Smith was among a group of people who attended a seminar about safe vaccinations that was hosted Sept. 26 by Vaxxed and held at Love Whole Foods. Vaxxed is a bus that is currently on a national tour promoting the film, "Vaxxed: From Cover-Up to Catastrophe," which is about an investigation into the Centers for Disease Control and Prevention's destruction of a study linking autism to the MMR vaccine.
The movie focuses on Dr. Brian Hooke, who confessed to omitting data in 2013 from a study on the measles-mumps-rubella (MMR) vaccine and its link to autism. It includes interviews with pharmaceutical insiders, doctors, politicians and parents of vaccine-injured children, such as Cassandra Smith.
According to the CDC's website, the MMR vaccine side effects commonly include a sore arm from the shot, fever, mild rash and temporary pain and stiffness in the joints, mostly in teenage or adult women who did not already have immunity to the rubella component of the vaccine.

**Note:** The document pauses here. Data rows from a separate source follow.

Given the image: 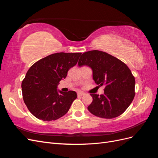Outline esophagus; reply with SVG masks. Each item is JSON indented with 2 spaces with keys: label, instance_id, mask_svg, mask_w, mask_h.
<instances>
[{
  "label": "esophagus",
  "instance_id": "34e87169",
  "mask_svg": "<svg viewBox=\"0 0 158 158\" xmlns=\"http://www.w3.org/2000/svg\"><path fill=\"white\" fill-rule=\"evenodd\" d=\"M77 95H78V96H82V95H85V93L83 92H78L77 93Z\"/></svg>",
  "mask_w": 158,
  "mask_h": 158
}]
</instances>
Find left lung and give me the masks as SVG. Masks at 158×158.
<instances>
[{
	"label": "left lung",
	"instance_id": "8db88e82",
	"mask_svg": "<svg viewBox=\"0 0 158 158\" xmlns=\"http://www.w3.org/2000/svg\"><path fill=\"white\" fill-rule=\"evenodd\" d=\"M86 65L93 71V79L104 94H91L93 101L88 107L94 115L103 118L118 117L126 111L135 98V78L131 70L121 60L98 50L85 52L78 66Z\"/></svg>",
	"mask_w": 158,
	"mask_h": 158
}]
</instances>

The site does report that the MMR vaccine has been linked with a very small risk of febrile seizures (seizures or jerking caused by fever), but they are not associated with any long-term effects. It also states that some people may experience swelling in the cheeks or neck. The MMR vaccine rarely causes a temporary low platelet count, which can cause a bleeding disorder that usually goes away without treatment and is not life threatening.
In an extremely rare case, a person may have a serious allergic reaction to MMR vaccine. Anyone who has ever had a life-threatening allergic reaction to the antibiotic neomycin, or any other component of MMR vaccine, should not get the vaccine. The CDC still maintains that getting MMR vaccine is much safer than getting measles, mumps or rubella.
But people, such as Ormond Beach resident Nancy Betcher, still want to get all the information they can to make their own decisions regarding vaccines.
"I'm torn," she said. " I grew up in an age where small pox and polio were still out there, and the shots for those were wonderful. I would be all for vaccinations if they didn't have the toxic stuff. Those are doing more harm than good."
Cassandra Smith says that though she's chosen not to vaccinate, she understands why people do.
"I felt the same way they did," she said. "I was in their shoes. They always say vaccine injuries are one in a million, and both of my sons were that one in a million. It's just not a risk I'm willing to take."